Sources within the industry said that once measures started being introduced to combat coronavirus, the equity market immediately started to feel the strain.

The first of the companies listed on the Malta Stock Exchange to feel the heat when the authorties announced the closure of Malta International Airport and a compulsory quarantine for anyone visiting Malta, were those with close links to tourism.

Among these were MIA itself, Farsons Group and Corinthia Group, which was also affected by its international holdings.

As more measures were introduced, more listed companies started showing signs of strain. This was the case when the government announced social distancing rules, including advising elderly people to stay inside. Then it was listed companies like Plaza and Main Street Complex that started sliding on the stock exchange.

This was exactly in line with what happened globally, a financial analyst told BusinessToday. “Each and every measure introduced tended to affect companies listed on various exchanges, depending on their core focus,” he said.

“Another notable development was the fact that many companies, including those listed on the Malta Stock Exchange, suspended their decisions to announce or issue dividends, in a bid to assist the company’s cashflow.”

In fact, in Malta, the various banks’ board of directors were the first to recommend a suspension of dividends, followed by many other companies.

“Farsons, which at the onset of the pandemic made it clear that it could take a hit due to a percentage of its business depending on tourists, did not announce dividends this year,” the sources said.

The board of directors of GO plc went as far ta revise its recommendation for a dividend from 14c to 10c.

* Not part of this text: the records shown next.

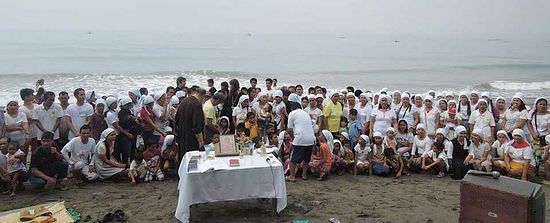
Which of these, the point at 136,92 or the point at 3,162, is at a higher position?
the point at 136,92

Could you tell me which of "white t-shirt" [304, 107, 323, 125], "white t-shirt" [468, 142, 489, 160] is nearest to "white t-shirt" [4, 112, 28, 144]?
"white t-shirt" [304, 107, 323, 125]

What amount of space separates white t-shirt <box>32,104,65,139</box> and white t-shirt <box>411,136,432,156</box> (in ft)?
19.9

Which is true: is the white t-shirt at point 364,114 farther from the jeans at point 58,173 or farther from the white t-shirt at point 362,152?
the jeans at point 58,173

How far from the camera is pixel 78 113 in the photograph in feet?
23.9

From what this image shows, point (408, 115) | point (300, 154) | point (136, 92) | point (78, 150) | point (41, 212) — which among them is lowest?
point (41, 212)

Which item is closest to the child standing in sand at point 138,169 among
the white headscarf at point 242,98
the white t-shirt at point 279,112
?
the white headscarf at point 242,98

GO CEO Nikhil Patil told BusinessToday that various measures were implemented to ensure that GO continued to provide the best possible service to its customers during the COVID-19 pandemic while safeguarding its employees, shareholders, and the long-term stability of the business.

“In the light of a continued positive financial performance throughout the crisis coupled with the recently announced lifting of travel restrictions, the Board of Directors considers a dividend payment of €0.10 to be a prudent and equitable way forward which will enable GO to continue sustaining strategic investment in its network and connectivity during the pandemic, while delivering a solid return on investment for our shareholders,” he said.

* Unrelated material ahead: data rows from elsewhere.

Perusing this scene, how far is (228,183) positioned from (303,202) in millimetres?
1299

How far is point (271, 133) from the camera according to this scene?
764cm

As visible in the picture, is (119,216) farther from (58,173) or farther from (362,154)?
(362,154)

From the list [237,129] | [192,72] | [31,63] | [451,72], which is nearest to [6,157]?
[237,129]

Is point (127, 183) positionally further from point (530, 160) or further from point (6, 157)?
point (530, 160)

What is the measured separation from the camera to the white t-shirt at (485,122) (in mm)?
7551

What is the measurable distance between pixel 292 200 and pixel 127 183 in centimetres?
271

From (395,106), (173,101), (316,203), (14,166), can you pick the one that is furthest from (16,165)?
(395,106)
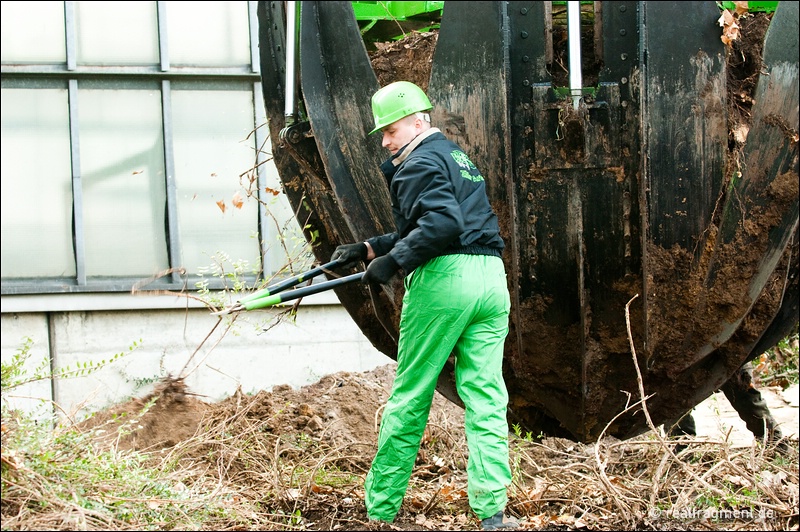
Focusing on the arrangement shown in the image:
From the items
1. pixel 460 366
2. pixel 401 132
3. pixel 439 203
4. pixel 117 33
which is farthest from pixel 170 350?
pixel 439 203

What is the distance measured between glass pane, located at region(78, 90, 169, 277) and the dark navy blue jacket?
4687mm

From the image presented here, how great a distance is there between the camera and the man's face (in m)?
3.84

“The proposed €0.10 final dividend together with the special interim dividend of €0.41 paid in 2019 from the partial sale of GO’s shareholding in BMITT result in a total dividend return for year 2019 of €0.51.”

Bonds leading recovery

Sources said that one of the most meaningful measures introduced by the government was the decision to underwrite bonds that were due to mature this year.

“The government offered assistance to those companies with a reduced cashflow and who had bonds coming up for maturity,” the sources said.

“The government also promised to underwrite any mature bonds that remained unsold.”

The measures seemed to bouy the bonds market.

GO plc announced that CableNet, its Cypriot subsidiary, would be issuing bonds in Malta to be used by the company in Cyprus.

Shoreline too announced recently it would be issuing bonds valued at €40 million and maturing in 15 and 25 years.

And as lockdown and distancing measures started to be eased, industries started to recover and this started to show on the stock exchange.

“In the past three weeks, however, activity on the Malta Stock Exchange has fallen considerably, particularly with regards to shares,” the sources said.

This is probably due to the fact that many possible investors are awaiting the publication of companies’ financial results for 2019.

These reports are usually published in April, but at the onset of the pandemic, financial authorities announced the deadline for the publication of financial results would be extended from the end of April to the end of June.

Once a company published its financial results, stockbrokers are obliged by law to issue financial analysis summary with their forecast for the company’s outlook for the following year.

“But with the fluidity of the COVID-19 pandemic, with no clear end in sight, investors might be thinking that these financial analysis summaries could very well turn out to be useless.”